The government says it wants to drive a revival of manufacturing. This is a very popular policy around the country. The left wing politicians and commentators who dislike big business,  usually genuflect in favour of more industry. Even the keen green campaigners within the major parties consent to the idea that we ought to make more cars, planes and domestic appliances here,  though all these things take energy to make and burn energy to use.

This is where, however, these same commentators and lobbyists can talk with forked tongue. They tell us we should make more things, yet they also want us to hit ever more exacting targets for carbon dioxide emissions. The simplest way to get our emissions down is to make less here and import more from abroad. That does not help the world picture but it hits the domestic targets.

Much of industry requires using large quantities of energy, to transform earths into metals, and to shape metals into products. Steel and aluminium manufacture requires huge quantities of energy. Process plants making glass or cement require large amounts of energy. Even assembly plants need subtantial raw energy as they are heavily automated. Petrochemical processes to make and shape plastics also require large inputs of heat.

Soon the government has to set a carbon price. This is central to decisions people will then make about which technology to adopt for the many new electricity power stations we are going to need. We have to replace the coal stations that will close thanks to the EU Emissions legislation  come 2015, and to replace ageing nuclear stations near the end of their design lives. Set the carbon price high, and it will tip it more in the direction of renewables.
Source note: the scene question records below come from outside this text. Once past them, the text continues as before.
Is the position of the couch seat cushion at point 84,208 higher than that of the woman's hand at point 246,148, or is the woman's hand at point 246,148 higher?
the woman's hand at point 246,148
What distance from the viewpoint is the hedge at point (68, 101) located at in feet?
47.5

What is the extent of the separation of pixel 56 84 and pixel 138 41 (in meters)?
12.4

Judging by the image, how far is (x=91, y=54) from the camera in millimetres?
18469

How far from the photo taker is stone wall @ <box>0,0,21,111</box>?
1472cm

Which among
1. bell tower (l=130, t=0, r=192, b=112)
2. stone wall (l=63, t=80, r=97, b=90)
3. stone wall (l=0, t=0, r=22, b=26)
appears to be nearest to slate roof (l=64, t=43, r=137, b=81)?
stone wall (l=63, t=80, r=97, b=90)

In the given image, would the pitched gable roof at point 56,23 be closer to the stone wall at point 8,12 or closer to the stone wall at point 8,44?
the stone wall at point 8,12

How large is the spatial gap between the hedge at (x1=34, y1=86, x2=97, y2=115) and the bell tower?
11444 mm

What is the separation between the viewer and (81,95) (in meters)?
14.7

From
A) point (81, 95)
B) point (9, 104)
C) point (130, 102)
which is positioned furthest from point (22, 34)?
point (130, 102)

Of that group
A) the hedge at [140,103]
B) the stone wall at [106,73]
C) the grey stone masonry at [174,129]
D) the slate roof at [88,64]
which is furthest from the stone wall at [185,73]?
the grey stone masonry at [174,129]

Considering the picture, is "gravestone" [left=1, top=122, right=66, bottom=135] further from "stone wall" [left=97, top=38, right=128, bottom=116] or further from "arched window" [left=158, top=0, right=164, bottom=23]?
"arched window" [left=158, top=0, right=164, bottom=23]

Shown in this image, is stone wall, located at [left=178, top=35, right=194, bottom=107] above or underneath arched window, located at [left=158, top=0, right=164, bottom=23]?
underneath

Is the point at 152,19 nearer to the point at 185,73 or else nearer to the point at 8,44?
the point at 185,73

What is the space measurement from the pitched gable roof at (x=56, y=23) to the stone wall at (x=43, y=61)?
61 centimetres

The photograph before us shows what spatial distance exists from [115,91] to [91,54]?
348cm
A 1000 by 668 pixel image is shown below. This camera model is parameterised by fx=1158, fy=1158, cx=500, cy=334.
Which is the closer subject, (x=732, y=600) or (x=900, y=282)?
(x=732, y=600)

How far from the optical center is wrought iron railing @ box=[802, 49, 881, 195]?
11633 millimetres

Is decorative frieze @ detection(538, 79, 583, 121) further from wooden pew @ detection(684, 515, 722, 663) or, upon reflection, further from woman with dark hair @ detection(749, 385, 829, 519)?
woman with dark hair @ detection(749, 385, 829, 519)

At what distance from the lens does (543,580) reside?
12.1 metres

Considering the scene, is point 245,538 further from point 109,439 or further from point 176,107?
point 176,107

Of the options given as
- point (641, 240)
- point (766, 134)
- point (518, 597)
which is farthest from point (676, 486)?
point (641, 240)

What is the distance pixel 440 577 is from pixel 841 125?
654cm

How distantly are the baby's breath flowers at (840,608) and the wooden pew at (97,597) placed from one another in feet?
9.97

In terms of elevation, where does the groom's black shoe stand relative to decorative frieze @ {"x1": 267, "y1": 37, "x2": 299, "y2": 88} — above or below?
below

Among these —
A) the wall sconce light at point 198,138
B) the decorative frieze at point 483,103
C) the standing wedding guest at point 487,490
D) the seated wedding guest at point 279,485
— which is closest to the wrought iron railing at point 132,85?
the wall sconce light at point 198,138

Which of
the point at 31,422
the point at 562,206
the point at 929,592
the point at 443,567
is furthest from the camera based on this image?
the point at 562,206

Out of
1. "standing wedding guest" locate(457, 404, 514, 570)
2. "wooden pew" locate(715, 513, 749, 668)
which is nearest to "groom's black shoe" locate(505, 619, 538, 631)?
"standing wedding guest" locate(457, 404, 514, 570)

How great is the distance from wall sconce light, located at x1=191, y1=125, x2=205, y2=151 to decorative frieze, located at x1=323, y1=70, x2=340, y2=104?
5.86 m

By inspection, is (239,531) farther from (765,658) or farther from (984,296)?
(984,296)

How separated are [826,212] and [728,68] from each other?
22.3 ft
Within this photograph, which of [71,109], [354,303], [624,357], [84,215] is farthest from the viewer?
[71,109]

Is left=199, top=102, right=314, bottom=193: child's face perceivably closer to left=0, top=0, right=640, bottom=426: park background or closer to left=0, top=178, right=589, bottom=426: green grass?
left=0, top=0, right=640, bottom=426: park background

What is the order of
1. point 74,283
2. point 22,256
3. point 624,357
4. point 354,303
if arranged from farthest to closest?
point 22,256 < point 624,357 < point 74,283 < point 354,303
But if the government sets it too high it will also mean the end to dreams of the Uk restoring a stronger position in basic industry. A high carbon price means we will have to  import  our steel, our aluminium, even our cars and our fridges, washing machines and cookers.  Energy costs are bigger than labour costs in some of these energy intensive activities. It’s not an easy choice for this government. It will be a test of  what matters more  – UK industry and jobs, or UK CO2 targets?

War in Libya

The United Nations has late in the day decided to stand up to the Libyan dictator. Their task would have been easier if they had acted when David Cameron first raised the issue.

Under the remit the coalition of the willing that forms to carry out the task could keep Libya’s jets from bombing their own country. They could also damage his army when on the move across open country by air to ground bombing. It might well be possible to stop his further ruthless progress. If they could use this power to force negotiations that might help. Without troops on the ground they cannot easily reverse the regimes gains to date.

I wish them well. I want to see Arab countries with perhaps the assistance of France and Italy undertake this task. They are the  neighbours  with the planes to do the job and the airfields nearby.